Gli inquirenti, però, stanno valutando anche altre ipotesi, compresa quella di un guasto tecnico, anche se la tesi del suicidio di Lubitz appare al momento quella più accreditata. Intanto, sono emerse altre interessanti indiscrezioni sul copilota, riportate dal sito "Lettera 43". 

Andreas Lubitz era già a rischio suicidio

La procura di Dusseldorf ha reso noto che Andreas Lubitz, prima di iniziare la sua carriera professionale di pilota, era stato indicato come "a rischio suicidio" e per questo si trovava in terapia. A riportare la notizia è il sito "Lettera 43".  La cura psicoterapeutica era, comunque, terminata prima della licenza di volo professionale. La procura di Dusseldorf ha poi aggiunto che mancano le prove che Andreas Lubitz abbia annunciato di suicidarsi prima di salire sull'airbus A320; al momento, non sono state rinvenute lettere che possano contenere una confessione da parte del copilota.

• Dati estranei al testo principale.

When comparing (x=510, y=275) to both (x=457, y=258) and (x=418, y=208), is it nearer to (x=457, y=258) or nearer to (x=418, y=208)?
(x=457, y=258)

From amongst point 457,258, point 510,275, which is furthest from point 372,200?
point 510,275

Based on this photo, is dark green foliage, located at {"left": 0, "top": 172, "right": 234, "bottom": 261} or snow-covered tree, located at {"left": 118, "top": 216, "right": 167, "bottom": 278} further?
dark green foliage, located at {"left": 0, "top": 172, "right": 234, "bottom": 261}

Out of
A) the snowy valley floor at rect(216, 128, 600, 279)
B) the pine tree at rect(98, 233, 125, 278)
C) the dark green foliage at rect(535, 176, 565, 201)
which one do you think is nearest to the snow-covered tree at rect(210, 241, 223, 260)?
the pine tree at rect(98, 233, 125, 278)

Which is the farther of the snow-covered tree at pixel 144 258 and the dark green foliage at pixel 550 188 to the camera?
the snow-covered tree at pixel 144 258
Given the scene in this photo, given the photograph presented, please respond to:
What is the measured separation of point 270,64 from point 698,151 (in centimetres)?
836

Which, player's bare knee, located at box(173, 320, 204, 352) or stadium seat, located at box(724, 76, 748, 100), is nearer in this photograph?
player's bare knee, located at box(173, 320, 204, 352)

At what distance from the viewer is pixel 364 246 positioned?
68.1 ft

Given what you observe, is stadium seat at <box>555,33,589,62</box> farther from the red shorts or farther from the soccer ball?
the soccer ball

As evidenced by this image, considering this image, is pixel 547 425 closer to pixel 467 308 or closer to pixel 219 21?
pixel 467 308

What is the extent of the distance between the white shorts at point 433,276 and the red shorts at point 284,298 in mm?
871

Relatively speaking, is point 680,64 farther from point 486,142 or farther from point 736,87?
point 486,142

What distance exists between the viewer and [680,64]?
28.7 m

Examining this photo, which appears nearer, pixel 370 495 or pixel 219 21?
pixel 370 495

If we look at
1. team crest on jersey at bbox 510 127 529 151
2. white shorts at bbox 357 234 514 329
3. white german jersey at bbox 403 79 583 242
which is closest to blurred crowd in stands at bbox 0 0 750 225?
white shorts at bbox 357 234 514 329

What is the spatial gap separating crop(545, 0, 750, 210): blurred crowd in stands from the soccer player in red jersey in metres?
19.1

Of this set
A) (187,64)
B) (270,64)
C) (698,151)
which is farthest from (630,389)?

Perciò, non si è ancora capito quale sia stato il movente del possibile gesto estremo di Andreas Lubitz, ammesso che sia stato lui a far schiantare l'aereo, provocando la morte di centoquarantanove persone. Il quotidiano tedesco "Bild" ha infatti riportato una clamorosa indiscrezione, secondo la quale la fidanzata di Andreas Lubitz sarebbe incinta.

Crollerebbe dunque il movente del suicidio causato da una delusione amorosa. Se il copilota aspettava un figlio, perchè avrebbe dovuto togliersi la vita? Intanto, pare che la seconda scatola nera si sia completamente polverizzata: si dovrà per forza fare a meno di essa per cercare di scoprire la verità su quanto accaduto la mattina dello scorso 24 marzo.